American Christians have a tendency to see their own denomination, local church, association of partner churches, and so on, as “the church.” With this reduction comes a number of blind spots about what the church looks like around the world.
The Westminster Confession of Faith makes a distinction between the invisible church, those who have been or will be united to the Triune God by faith throughout the entire history of God’s people, and the visible church which is “catholic or universal under the Gospel (not confined to one nation, as before under the law), consists of all those throughout the world that profess the true religion: and of their children: and is the kingdom of the Lord Jesus Christ, the house and family of God, out of which there is no ordinary possibility of salvation.” The 1960 Manual of Church Doctrine according to the Church of Scotland also explains that “we who are alive represent in place and tie the whole which God alone sees in completeness. The great procession of the faithful crosses the world’s stage–and only such part of as is actually crossing that stage is visible; and it passes through the world.” As such, because the visible church is fully international already, American Christians have a wonderful opportunity to celebrate the flourishing of “the church” which is never simply about America nor the West.
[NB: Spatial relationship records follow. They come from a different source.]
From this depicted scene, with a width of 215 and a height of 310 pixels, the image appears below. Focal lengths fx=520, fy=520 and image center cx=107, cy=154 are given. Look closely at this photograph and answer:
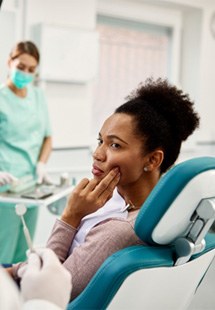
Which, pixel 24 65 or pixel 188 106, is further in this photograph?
pixel 24 65

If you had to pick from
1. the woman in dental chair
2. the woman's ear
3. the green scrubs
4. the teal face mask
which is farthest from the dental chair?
the teal face mask

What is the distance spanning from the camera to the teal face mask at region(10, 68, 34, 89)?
279 centimetres

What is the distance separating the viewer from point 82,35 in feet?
12.3

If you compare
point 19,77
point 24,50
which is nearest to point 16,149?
point 19,77

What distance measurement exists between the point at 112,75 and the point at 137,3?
2.05ft

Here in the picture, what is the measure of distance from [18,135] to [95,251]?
61.5 inches

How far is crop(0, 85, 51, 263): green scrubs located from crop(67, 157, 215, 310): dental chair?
150cm

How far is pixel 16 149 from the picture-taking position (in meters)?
2.79

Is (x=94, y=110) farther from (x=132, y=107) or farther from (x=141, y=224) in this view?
Answer: (x=141, y=224)

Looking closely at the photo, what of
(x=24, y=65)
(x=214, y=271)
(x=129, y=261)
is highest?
(x=24, y=65)

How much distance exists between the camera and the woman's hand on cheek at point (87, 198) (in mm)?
1450

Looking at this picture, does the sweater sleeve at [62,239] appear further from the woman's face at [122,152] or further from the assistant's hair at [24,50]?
the assistant's hair at [24,50]

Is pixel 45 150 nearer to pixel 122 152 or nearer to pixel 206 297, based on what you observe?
pixel 206 297

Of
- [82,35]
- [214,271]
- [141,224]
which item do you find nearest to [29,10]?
[82,35]
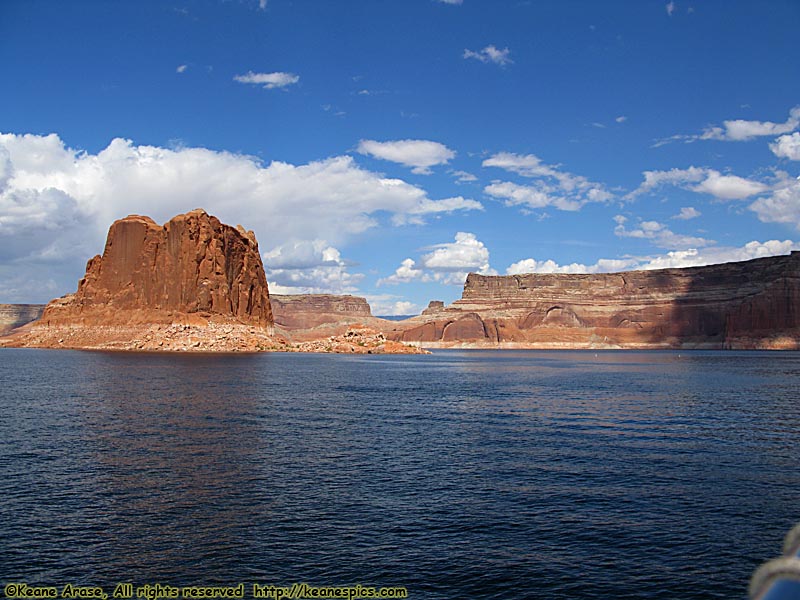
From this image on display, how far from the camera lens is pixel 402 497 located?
21062mm

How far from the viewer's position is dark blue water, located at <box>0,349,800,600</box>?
49.8ft

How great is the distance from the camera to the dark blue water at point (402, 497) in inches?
598

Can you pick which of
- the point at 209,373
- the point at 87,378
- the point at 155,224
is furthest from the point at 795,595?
the point at 155,224

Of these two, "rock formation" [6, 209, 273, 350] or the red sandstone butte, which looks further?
the red sandstone butte

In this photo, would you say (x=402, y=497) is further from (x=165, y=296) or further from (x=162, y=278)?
(x=162, y=278)

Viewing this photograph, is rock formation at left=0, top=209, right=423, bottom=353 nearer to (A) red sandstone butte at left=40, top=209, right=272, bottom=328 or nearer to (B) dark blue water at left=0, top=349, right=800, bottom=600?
(A) red sandstone butte at left=40, top=209, right=272, bottom=328

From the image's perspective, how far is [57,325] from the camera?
157125mm

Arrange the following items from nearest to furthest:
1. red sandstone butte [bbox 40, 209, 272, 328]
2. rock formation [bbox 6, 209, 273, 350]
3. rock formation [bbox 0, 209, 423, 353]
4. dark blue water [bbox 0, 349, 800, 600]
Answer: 1. dark blue water [bbox 0, 349, 800, 600]
2. rock formation [bbox 0, 209, 423, 353]
3. rock formation [bbox 6, 209, 273, 350]
4. red sandstone butte [bbox 40, 209, 272, 328]

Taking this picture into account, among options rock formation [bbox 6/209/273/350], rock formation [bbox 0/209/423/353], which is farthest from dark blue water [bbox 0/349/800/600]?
rock formation [bbox 6/209/273/350]

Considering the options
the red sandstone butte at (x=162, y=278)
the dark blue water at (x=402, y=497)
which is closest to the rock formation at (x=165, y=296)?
the red sandstone butte at (x=162, y=278)

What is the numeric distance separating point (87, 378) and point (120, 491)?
159 ft

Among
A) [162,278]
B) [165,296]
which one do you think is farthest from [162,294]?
[162,278]

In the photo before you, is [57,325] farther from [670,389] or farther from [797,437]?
[797,437]

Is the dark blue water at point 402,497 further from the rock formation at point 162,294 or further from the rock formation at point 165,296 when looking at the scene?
the rock formation at point 162,294
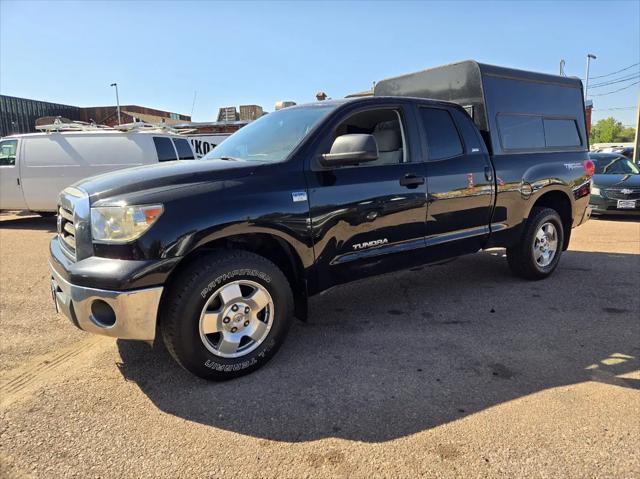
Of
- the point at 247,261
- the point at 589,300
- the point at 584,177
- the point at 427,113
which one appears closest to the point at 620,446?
the point at 247,261

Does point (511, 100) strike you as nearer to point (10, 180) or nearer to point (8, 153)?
point (10, 180)

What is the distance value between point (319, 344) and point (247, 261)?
102cm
While secular humanism continues to dominate the cultures of Western Europe and North America, the visible church is growing and expanding in ways that nicely represent the rich and ancient diversity of the people of God, which Pew Research estimates about 6.9 billion. Pew Research explains,
In 1910, about two-thirds of the world’s Christians lived in Europe, where the bulk of Christians had been for a millennium, according to historical estimates by the Center for the Study of Global Christianity. Today, only about a quarter of all Christians live in Europe (26%). A plurality – more than a third – now are in the Americas (37%). About one in every four Christians lives in sub-Saharan Africa (24%), and about one-in-eight is found in Asia and the Pacific (13%).
Almost half (48%) of all Christians live in the 10 countries with the largest number of Christians. Three of the top 10 countries are in the Americas (the United States, Brazil and Mexico). Two are in Europe (Russia and Germany), two are in the Asia-Pacific region (the Philippines and China), and three are in sub-Saharan Africa (Nigeria, Democratic Republic of the Congo and Ethiopia), reflecting Christianity’s global reach.
One of the reasons American Christians seem to often view the church as homogeneous is that we tend to operate too often in liked-minded ghettos. We fail to see what God is already accomplishing through the diversity represented in the visible, international church. One’s non-diverse local church or denomination does not warrant that “the church” is failing in this area, because no one church or denomination presents the church.
One of the great opportunities I have had recently to experience the diversity of the visible church has been by participating in Acton University. In 2013, for example, Acton University gathered God’s people from over 70 countries for dialogue, learning, and brainstorming together about what it means to love God and love neighbor as we explored the intellectual foundations of a free society. This is always eye-opening because in these contexts you see that Christianity is bigger than Western Europe and North America.
So, if an American Christian says to you that “the church” needs to be more diverse it is probably a sign that he or she may not have seen much of what God is doing in the world. If someone wants to get a glimpse of what the global visible church looks like, Acton University is a great place to start.